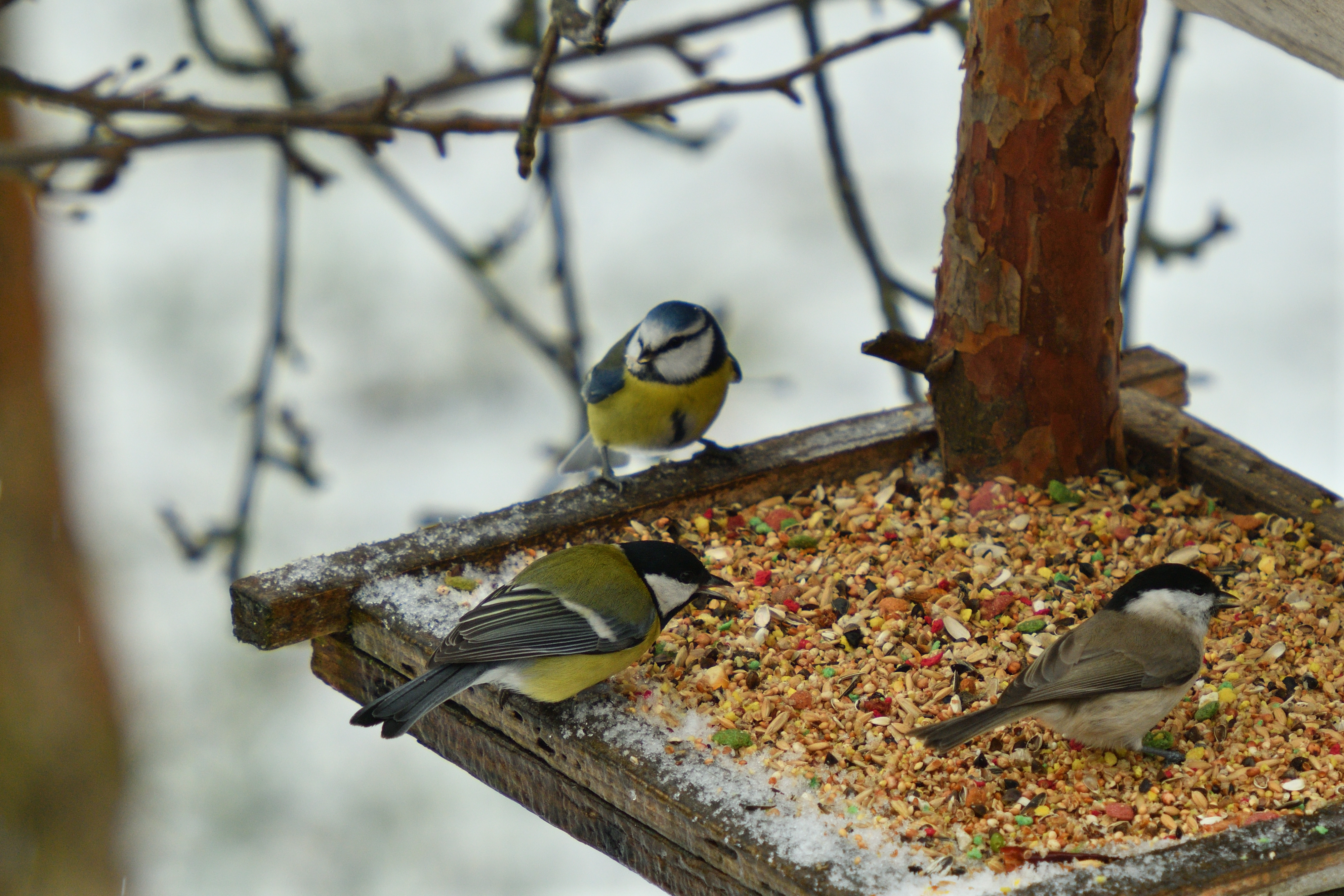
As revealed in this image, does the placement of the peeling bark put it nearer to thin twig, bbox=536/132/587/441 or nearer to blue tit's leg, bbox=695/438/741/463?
blue tit's leg, bbox=695/438/741/463

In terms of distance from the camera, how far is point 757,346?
5031mm

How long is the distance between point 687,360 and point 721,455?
234mm

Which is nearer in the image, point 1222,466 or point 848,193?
point 1222,466

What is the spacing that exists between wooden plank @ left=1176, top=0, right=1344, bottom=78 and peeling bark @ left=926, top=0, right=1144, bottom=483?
256 millimetres

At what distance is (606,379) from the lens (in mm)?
3078

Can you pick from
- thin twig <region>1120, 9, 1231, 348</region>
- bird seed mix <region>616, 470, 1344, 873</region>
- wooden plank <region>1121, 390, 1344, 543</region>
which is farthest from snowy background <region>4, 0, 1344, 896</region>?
bird seed mix <region>616, 470, 1344, 873</region>

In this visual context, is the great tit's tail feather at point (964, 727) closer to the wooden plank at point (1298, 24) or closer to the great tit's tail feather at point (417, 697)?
the great tit's tail feather at point (417, 697)

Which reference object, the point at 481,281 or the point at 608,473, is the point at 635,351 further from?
the point at 481,281

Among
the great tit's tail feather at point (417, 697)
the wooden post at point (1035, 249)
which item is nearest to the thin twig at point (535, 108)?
the great tit's tail feather at point (417, 697)

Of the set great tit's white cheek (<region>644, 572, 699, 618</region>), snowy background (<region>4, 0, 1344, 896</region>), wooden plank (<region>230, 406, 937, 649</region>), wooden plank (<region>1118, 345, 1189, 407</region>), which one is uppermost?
snowy background (<region>4, 0, 1344, 896</region>)

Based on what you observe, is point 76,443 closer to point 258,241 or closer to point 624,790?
point 258,241

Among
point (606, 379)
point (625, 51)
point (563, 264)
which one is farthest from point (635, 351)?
point (625, 51)

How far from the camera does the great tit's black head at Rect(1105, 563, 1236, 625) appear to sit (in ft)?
6.97

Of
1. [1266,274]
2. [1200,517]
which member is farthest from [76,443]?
[1266,274]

* [WORK TO BE COMPLETED]:
Retype each entry precisely. Skip images entirely.

* [RESULT OF THE TASK]:
As revealed in this image, does the placement of the peeling bark put it nearer to thin twig, bbox=536/132/587/441 or nearer to blue tit's leg, bbox=695/438/741/463?
blue tit's leg, bbox=695/438/741/463

In terms of distance from the camera, how far is point 757,346?
5031mm

How long is the distance between point 687,360 and point 721,455?
234mm

Which is nearer in the image, point 1222,466 or point 848,193?
point 1222,466

What is the spacing that exists between wooden plank @ left=1176, top=0, right=1344, bottom=78 and peeling bark @ left=926, top=0, right=1144, bottom=483?
256 millimetres

At what distance is (606,379) from the lens (in mm)?
3078

Can you pick from
- thin twig <region>1120, 9, 1231, 348</region>
- bird seed mix <region>616, 470, 1344, 873</region>
- wooden plank <region>1121, 390, 1344, 543</region>
which is farthest from snowy background <region>4, 0, 1344, 896</region>?
bird seed mix <region>616, 470, 1344, 873</region>

In this visual context, is the great tit's tail feather at point (964, 727) closer to the wooden plank at point (1298, 24) or closer to the great tit's tail feather at point (417, 697)?
the great tit's tail feather at point (417, 697)

Which reference object, the point at 481,281 or the point at 608,473, is the point at 635,351 further from?
the point at 481,281

Among
the great tit's tail feather at point (417, 697)
the wooden post at point (1035, 249)
which item is nearest to the thin twig at point (535, 108)?
the great tit's tail feather at point (417, 697)

Of the set great tit's white cheek (<region>644, 572, 699, 618</region>), snowy background (<region>4, 0, 1344, 896</region>), wooden plank (<region>230, 406, 937, 649</region>), wooden plank (<region>1118, 345, 1189, 407</region>), which one is uppermost?
snowy background (<region>4, 0, 1344, 896</region>)

Based on what you observe, is point 76,443 closer to point 258,241 or closer to point 624,790?
point 258,241

Among
point (606, 379)
point (625, 51)
point (563, 264)
which one is farthest from point (635, 351)?
point (625, 51)

How far from the camera does the great tit's black head at Rect(1105, 563, 1236, 625) appear to sit (in ft)?
6.97

Of
1. [1266,274]
2. [1200,517]
which member is farthest from [76,443]?
[1266,274]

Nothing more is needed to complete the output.